ケビンの一言いわせて! #44|山ノ内町議会が否定できないハラスメントの実態
※本記事は地域紙「北信ローカル」(2025年9月26日号)に掲載されたコラムのアーカイブです。なお、その後も議会側の対応は不十分なままであり、ハラスメント問題の根本的な解決には至っていません。透明性と説明責任の欠如が引き続き問われています。

本日、山ノ内町の職員に対する町議会議員のハラスメントに関するアンケート結果が公表されました。このアンケートは、今年7月に本コラムで取り上げた議員によるハラスメント問題を受けて実施されたものです。
報告書によれば、町職員の1割から3割以上が議員によるハラスメントを経験しています。実際の割合はさらに高い可能性が大きいでしょう。完全匿名にもかかわらず、報復を恐れて回答を控えた職員も少なくなかったと思われるからです。
ハラスメントの内容は、時間外の電話や私用携帯への連絡といった「迷惑」レベルのものから、大声で怒鳴られる、威圧的な態度を取られるといった深刻な被害にまで及んでいます。

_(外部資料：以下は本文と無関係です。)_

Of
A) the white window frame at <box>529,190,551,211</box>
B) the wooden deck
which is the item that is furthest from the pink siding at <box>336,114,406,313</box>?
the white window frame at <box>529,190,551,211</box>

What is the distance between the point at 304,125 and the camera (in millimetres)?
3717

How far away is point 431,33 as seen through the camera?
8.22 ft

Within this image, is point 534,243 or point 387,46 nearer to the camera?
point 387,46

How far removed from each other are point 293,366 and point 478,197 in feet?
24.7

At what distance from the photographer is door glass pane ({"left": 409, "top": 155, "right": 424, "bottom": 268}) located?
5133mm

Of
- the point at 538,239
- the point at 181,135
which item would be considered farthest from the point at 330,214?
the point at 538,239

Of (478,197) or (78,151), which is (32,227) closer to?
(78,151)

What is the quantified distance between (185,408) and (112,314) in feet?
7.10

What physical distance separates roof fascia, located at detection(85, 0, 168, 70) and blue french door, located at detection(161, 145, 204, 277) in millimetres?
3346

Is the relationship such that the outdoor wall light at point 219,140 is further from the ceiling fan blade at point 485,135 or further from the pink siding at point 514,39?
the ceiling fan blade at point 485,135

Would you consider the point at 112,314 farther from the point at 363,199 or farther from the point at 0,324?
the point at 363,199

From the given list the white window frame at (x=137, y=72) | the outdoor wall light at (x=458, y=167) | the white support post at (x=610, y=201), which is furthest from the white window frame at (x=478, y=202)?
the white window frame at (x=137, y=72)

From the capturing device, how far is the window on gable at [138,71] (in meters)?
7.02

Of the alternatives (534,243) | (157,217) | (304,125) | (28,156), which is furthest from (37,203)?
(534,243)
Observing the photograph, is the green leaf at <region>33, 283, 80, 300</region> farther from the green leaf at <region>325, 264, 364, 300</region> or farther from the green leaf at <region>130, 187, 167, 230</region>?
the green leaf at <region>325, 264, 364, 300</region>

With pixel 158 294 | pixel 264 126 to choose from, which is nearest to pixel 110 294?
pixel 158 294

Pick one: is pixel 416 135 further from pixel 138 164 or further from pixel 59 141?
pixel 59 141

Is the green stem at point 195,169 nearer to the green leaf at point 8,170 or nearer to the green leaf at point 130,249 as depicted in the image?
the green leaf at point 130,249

この結果が特に恐ろしいのは、町職員に比べて議員の方が強い権限を持っているという構造的な問題です。これは単なる「無礼」や「不便」ではありません。実際に心身の不調を訴える職員が報告されているように、職員の健康を直接害するものです。さらに、議員による恫喝や度重なる業務妨害は行政運営そのものを歪め、職員が反論できない構造によって、その悪影響は一層拡大しています。
しかし、この恐ろしい結果にも前向きな側面があります。
まず第一に、町はハラスメント報道を受けて迅速にアンケートを実施し、報告書を作成しました。そして何よりも重要なのは、この結果を町の公式サイトで公表したことです。迅速な対応と公開によって、ハラスメントを行った議員が問題を隠すことは不可能になりました。さらに、回答は完全匿名で行われたため、報復を恐れる必要がないよう配慮されています。
今後、町議会はハラスメント防止条例を制定し、このような行為を根絶する責任があります。その上で、実際にハラスメントを行った議員に対しては、公の場での謝罪や場合によっては議員辞職を求めるべきです。
最近の議会は、女性議員には比較的軽微な問題でも厳罰を下す一方で、男性議員の重大な不正行為は密室で処理し、ほとんど処罰しないという姿勢を見せています。
この「密室体質」を解体し、徹底した透明性を確立することこそ、今回のハラスメント問題をはじめとする無責任な乱用を根絶するために必要です。